Torcer contra. Às vezes dá vontade.

Dizem que na Copa de 70 o pessoal que peitava a ditadura torceu contra a seleção para que o caneco não servisse à propaganda do regime da tirania. Sobre isso, há uma cena que é uma das mais hilárias do cinema nacional. O excelente Caio Blat interpreta um integrante dos movimentos de esquerda em O ano em que meus pais saíram de férias. Em dado momento do filme, ele assiste a um jogo do Brasil bancando sua ideoologia no meio de um grupo ensandecido pela seleção. Mas toda convicção política vai por água abaixo quando Pelé guarda um nas redes dos gringos, e o “comuna” vai à loucura com os bailes de bola daquele time.

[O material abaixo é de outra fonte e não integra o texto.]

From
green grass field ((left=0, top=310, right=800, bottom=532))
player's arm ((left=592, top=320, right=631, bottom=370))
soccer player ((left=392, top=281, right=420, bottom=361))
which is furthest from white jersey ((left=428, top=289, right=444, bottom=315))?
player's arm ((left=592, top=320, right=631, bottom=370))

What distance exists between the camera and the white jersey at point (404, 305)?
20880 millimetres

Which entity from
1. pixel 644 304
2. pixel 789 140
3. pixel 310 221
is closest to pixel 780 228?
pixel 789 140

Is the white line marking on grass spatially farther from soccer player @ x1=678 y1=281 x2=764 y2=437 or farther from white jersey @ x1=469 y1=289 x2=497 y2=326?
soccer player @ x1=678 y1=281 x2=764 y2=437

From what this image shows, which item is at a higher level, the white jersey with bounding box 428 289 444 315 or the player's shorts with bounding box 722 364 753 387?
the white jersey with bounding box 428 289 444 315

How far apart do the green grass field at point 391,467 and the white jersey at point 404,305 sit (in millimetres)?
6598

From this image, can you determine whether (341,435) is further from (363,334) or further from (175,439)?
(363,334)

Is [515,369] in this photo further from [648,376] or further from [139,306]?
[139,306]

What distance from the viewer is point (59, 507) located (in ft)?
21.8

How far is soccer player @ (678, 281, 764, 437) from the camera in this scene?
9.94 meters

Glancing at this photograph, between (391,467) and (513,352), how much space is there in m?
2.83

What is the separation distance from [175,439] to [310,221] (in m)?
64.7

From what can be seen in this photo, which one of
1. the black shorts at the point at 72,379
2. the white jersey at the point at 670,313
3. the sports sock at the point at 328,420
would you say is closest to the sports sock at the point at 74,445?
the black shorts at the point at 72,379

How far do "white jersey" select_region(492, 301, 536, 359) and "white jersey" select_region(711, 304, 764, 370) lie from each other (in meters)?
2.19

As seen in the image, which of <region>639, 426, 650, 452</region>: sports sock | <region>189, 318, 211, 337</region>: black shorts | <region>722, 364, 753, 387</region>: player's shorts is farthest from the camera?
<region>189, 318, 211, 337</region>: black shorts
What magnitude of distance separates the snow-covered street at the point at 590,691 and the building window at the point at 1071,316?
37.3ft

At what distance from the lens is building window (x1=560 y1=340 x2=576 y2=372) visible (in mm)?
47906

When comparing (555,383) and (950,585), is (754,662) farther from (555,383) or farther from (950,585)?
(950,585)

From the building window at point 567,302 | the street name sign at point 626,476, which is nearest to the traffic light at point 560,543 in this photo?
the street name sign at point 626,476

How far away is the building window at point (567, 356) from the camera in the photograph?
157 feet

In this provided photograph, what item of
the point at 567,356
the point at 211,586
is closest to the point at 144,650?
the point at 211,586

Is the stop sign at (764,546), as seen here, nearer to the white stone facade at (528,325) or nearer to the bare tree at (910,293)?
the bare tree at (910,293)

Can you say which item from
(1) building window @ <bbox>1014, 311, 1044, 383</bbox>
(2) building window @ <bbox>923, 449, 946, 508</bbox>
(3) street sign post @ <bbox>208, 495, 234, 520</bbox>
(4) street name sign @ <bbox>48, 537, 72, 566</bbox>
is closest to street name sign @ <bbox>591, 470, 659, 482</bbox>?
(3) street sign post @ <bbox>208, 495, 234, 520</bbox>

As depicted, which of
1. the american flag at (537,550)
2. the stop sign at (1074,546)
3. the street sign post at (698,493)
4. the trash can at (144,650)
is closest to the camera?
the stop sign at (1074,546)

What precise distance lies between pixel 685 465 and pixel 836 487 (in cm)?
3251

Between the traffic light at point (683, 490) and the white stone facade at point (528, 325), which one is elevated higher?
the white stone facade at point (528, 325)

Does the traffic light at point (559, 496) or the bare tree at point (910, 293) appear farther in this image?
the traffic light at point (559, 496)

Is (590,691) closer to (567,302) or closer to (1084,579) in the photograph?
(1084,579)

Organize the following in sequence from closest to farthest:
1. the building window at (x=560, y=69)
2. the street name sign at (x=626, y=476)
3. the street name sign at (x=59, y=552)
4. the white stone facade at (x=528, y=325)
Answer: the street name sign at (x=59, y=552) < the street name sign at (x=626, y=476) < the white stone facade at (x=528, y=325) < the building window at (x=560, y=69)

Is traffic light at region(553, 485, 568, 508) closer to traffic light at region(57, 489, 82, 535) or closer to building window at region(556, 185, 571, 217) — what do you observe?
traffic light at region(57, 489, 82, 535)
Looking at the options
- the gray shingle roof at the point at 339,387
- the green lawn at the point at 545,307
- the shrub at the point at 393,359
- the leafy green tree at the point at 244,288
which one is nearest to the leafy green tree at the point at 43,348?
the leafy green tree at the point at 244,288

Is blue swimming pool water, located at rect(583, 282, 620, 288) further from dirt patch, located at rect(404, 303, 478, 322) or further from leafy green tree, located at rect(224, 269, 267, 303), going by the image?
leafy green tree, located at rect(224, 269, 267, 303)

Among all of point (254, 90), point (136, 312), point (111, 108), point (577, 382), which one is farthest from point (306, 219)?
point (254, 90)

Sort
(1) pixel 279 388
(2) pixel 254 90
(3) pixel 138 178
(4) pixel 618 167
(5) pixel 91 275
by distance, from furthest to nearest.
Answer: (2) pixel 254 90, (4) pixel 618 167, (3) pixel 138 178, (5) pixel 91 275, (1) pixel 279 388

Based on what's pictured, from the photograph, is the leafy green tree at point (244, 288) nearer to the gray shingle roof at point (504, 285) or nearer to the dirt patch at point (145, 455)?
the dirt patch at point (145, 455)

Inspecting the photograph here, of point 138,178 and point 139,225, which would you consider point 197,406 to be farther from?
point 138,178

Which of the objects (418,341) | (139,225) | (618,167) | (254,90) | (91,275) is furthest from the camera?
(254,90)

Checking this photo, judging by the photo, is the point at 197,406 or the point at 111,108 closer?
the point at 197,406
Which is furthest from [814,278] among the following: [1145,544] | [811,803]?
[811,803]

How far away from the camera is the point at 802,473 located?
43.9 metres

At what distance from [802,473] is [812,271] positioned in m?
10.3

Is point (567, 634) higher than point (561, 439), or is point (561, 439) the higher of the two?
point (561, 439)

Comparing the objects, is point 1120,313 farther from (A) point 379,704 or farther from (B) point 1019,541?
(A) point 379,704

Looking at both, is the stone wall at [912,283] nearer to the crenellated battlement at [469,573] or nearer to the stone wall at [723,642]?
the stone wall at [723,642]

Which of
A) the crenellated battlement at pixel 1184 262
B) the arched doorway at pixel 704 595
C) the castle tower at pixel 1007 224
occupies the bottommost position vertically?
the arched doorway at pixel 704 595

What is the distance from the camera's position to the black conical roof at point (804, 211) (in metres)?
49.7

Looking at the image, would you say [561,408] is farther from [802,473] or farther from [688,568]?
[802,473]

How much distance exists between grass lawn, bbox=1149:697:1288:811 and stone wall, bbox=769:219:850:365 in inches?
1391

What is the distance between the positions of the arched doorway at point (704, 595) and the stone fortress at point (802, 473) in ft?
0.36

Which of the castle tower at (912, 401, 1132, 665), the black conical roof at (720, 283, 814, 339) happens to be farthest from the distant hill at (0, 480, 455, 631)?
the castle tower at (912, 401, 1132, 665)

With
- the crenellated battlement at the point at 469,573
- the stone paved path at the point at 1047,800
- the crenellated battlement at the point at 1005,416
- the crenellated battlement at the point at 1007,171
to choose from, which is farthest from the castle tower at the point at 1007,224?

Hoje em dia não há qualquer razão política para se torcer contra o Brasil numa Copa do Mundo. É grande balela dizer que o evento interfere nas eleições. Ora, nossa democracia pode não ter ainda a maturidade das européias, mas já não é nem um bebê que se deixe seduzir pela paixão de um evento que ocorre quatro meses antes. Se ainda não aprendemos a votar, certamente não é por causa da Copa do Mundo.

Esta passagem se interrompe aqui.